__Stored items__.
*** Begin section ***

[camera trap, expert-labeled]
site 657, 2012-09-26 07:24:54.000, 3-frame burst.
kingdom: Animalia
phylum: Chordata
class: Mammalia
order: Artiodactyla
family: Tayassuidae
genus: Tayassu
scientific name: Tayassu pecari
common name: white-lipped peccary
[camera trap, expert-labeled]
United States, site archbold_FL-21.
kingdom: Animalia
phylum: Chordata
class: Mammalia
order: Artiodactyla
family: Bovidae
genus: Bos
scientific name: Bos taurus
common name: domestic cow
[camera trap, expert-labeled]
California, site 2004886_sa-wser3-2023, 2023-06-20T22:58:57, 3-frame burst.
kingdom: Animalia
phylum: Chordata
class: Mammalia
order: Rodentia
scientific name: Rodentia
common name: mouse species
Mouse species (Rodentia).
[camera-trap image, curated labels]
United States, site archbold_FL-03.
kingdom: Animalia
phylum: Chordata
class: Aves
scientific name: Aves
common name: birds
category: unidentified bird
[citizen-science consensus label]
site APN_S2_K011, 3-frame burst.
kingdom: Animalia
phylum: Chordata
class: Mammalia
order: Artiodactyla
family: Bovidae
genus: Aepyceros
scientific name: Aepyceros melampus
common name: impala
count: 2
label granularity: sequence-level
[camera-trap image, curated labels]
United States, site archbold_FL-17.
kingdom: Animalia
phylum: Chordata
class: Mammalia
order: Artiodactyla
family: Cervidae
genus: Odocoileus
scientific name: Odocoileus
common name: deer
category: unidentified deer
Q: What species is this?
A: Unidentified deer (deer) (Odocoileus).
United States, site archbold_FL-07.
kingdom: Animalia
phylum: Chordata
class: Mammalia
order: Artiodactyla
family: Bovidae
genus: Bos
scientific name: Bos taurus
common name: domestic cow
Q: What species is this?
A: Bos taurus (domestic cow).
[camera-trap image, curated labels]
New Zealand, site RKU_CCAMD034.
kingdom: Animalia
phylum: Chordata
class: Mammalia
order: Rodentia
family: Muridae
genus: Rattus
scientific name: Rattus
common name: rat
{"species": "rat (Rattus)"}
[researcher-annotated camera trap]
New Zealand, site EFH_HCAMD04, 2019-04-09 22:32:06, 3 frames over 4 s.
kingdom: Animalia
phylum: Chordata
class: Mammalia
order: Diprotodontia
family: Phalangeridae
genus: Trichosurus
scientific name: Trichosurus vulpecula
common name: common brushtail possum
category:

*** End section ***

__TASK OBJECTIVE__. After locating the line that holds "scientific name: Rodentia", print it and each line after it through the end of the data, exactly as it stands.

__RESULT FOR THIS TASK__.
scientific name: Rodentia
common name: mouse species
Mouse species (Rodentia).
[camera-trap image, curated labels]
United States, site archbold_FL-03.
kingdom: Animalia
phylum: Chordata
class: Aves
scientific name: Aves
common name: birds
category: unidentified bird
[citizen-science consensus label]
site APN_S2_K011, 3-frame burst.
kingdom: Animalia
phylum: Chordata
class: Mammalia
order: Artiodactyla
family: Bovidae
genus: Aepyceros
scientific name: Aepyceros melampus
common name: impala
count: 2
label granularity: sequence-level
[camera-trap image, curated labels]
United States, site archbold_FL-17.
kingdom: Animalia
phylum: Chordata
class: Mammalia
order: Artiodactyla
family: Cervidae
genus: Odocoileus
scientific name: Odocoileus
common name: deer
category: unidentified deer
Q: What species is this?
A: Unidentified deer (deer) (Odocoileus).
United States, site archbold_FL-07.
kingdom: Animalia
phylum: Chordata
class: Mammalia
order: Artiodactyla
family: Bovidae
genus: Bos
scientific name: Bos taurus
common name: domestic cow
Q: What species is this?
A: Bos taurus (domestic cow).
[camera-trap image, curated labels]
New Zealand, site RKU_CCAMD034.
kingdom: Animalia
phylum: Chordata
class: Mammalia
order: Rodentia
family: Muridae
genus: Rattus
scientific name: Rattus
common name: rat
{"species": "rat (Rattus)"}
[researcher-annotated camera trap]
New Zealand, site EFH_HCAMD04, 2019-04-09 22:32:06, 3 frames over 4 s.
kingdom: Animalia
phylum: Chordata
class: Mammalia
order: Diprotodontia
family: Phalangeridae
genus: Trichosurus
scientific name: Trichosurus vulpecula
common name: common brushtail possum
category:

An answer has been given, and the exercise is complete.